__Your assignment__. Collect all lines from the records below that include the word "event".

__Pictures paired with source code__.
===============
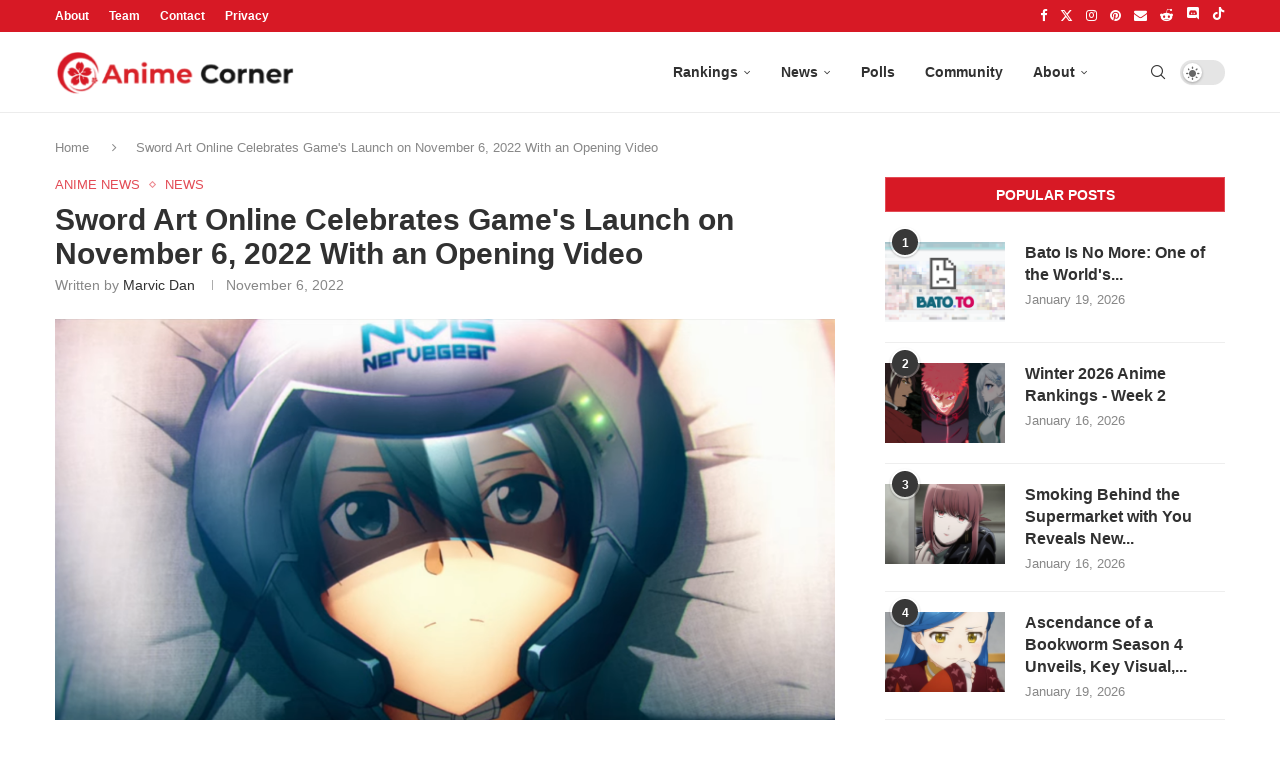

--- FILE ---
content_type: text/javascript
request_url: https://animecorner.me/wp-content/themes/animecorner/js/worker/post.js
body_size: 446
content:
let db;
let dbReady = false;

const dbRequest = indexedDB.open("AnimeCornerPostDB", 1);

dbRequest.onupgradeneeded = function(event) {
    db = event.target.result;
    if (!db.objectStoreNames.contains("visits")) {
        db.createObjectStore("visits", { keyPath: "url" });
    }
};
===============
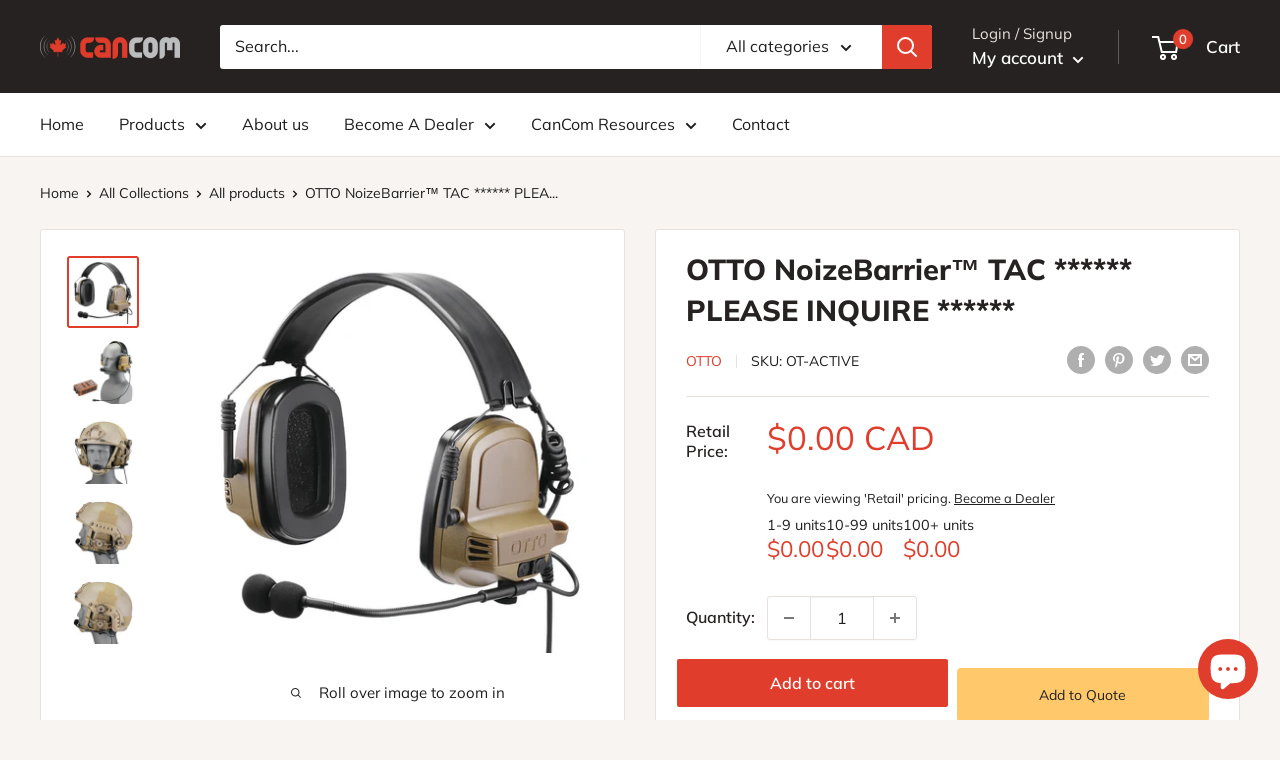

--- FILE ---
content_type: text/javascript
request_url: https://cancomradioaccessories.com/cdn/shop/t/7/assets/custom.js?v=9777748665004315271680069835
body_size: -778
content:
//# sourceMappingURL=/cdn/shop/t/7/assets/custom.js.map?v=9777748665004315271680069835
===============
__Answer space__.
dbRequest.onupgradeneeded = function(event) {
    db = event.target.result;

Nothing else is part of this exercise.